I am relatively new to XPath and XQuery. I am working with XML stored in a table called tblXML.
XML is stored in this table by caseID. For this example, this value is unique.
The XML itself is stored in a column labeled Data.
If you were to select * from tblXML where caseID = '12345' you would see this:
caseID data
------ ------
12345 <root><patient><diagnosis preferred_name="diagnosis" tier="1">Melanoma</diagnosis> (XML file stored as blob in database)
If you were to dive into the XML, it would look something like this. For example, this is the XML in the data column for caseID '12345':
<root>
<patient>
<diagnosis preferred_name="diagnosis" tier="1">Melanoma</diagnosis>
<month_of_birth preferred_name="month_of_birth" tier="1">02</month_of_birth>
<day_of_birth preferred_name="day_of_birth" tier="2">01</day_of_birth>
<year_of_birth preferred_name="year_of_birth" tier="1">1960</year_of_birth>
<new_tumor_events>
<month_of_nte preferred_name="month_of_nte" tier="1">12</month_of_nte>
<day_of_nte preferred_name="day_of_nte" tier="2">30</day_of_nte>
<year_of_nte preferred_name="year_of_nte" tier="1">1994</year_of_nte>
</new_tumor_events>
<follow_ups>
<follow_up>
<month_of_fu preferred_name="month_of_fu" tier="1">12</month_of_fu>
<day_of_fu preferred_name="day_of_fu" tier="2">31</day_of_fu>
<year_of_fu preferred_name="year_of_fu" tier="1">1995</year_of_fu>
</follow_up>
<follow_up>
<month_of_fu preferred_name="month_of_fu" tier="1">12</month_of_fu>
<day_of_fu preferred_name="day_of_fu" tier="2">31</day_of_fu>
<year_of_fu preferred_name="year_of_fu" tier="1">1996</year_of_fu>
</follow_up>
</follow_ups>
</patient>
</root>
Goals:
I am trying to select all values for all elements at all levels/nodes of the XML document that have a @Tier attribute of "1". I would like to see each value be output in it's own row in a column called 'Value' like this:
caseID Value
------ ------
12345 Melanoma
12345 02
12345 1960
12345 12
12345 1994
12345 12
12345 1995
12345 12
12345 1996
Here's SQL that's analogous to what I'm trying to write:
DECLARE @tier int
SET @tier = '1' --To search by tier explicitly via variable
select
x.caseID,
bar.value('(//*[@tier = sql:variable("@tier")])[1]','varchar(max)') as value
from tblXML as x
CROSS APPLY data.nodes('//*:patient') AS foo(bar)
where
x.caseID = '12345'
and x.data.value('(//@tier)[1]', 'varchar(3)') = '1'
This gives me...
case ID value
------ ------
12345 Melanoma
...but not the additional rows I'm looking for.

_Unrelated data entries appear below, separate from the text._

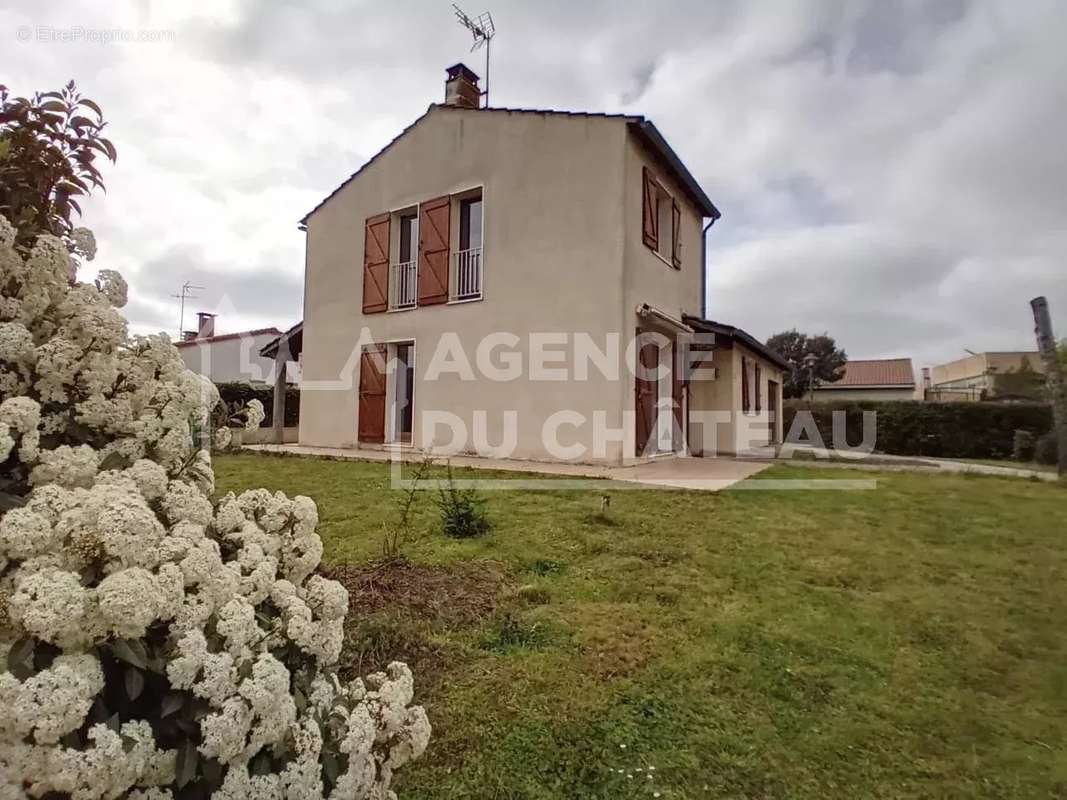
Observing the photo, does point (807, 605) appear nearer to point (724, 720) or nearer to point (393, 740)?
point (724, 720)

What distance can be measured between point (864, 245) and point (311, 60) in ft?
77.3

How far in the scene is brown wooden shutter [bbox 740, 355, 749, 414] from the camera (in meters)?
14.4

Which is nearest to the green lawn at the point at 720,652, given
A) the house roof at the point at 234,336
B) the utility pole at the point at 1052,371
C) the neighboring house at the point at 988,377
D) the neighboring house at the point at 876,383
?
the utility pole at the point at 1052,371

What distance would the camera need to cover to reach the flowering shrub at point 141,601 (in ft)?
3.56

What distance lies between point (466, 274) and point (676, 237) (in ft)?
16.8

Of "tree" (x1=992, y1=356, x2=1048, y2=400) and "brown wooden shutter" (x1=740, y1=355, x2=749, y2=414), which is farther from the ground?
"tree" (x1=992, y1=356, x2=1048, y2=400)

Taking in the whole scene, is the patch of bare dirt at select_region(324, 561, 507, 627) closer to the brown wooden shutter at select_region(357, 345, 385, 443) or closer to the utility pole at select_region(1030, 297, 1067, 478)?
the brown wooden shutter at select_region(357, 345, 385, 443)

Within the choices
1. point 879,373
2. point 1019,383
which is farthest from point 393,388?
point 879,373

I think the my confusion centers around both the constraint imposed by the singleton [1] and the context node in my CROSS APPLY statement. I'm not sure how to get everything in the document that's Tier 1, not just the first instance of Tier 1 that the query finds.
For this example I know my context node in my CROSS APPLY statement is focused on the patient section of the XML, but I would like to be able to search at all levels of the XML tree both up and down. I know the // for @Tier lets me search at all levels of the document, but my context node seems to drive/constrain me to some degree on how deep into the document I can search.
It's my understanding that I can drill deep into the XML (follow_up perhaps?), then search from the top down. However, the deepest node will change from caseID to caseID and XML document to XML document. Is there a way to wildcard my CROSS APPLY statement into the deepest node in a given XML document and then look for any occurrence of @Tier within that document, then retrieve its corresponding value?
I realize that method lacks elegance and is not performant. I have not been able to find clear documentation thus far to give me the results I'm looking for.
Thanks in advance for your help.
EDIT: I should specify that this SQL will be the core of a table-valued function in SQL Server.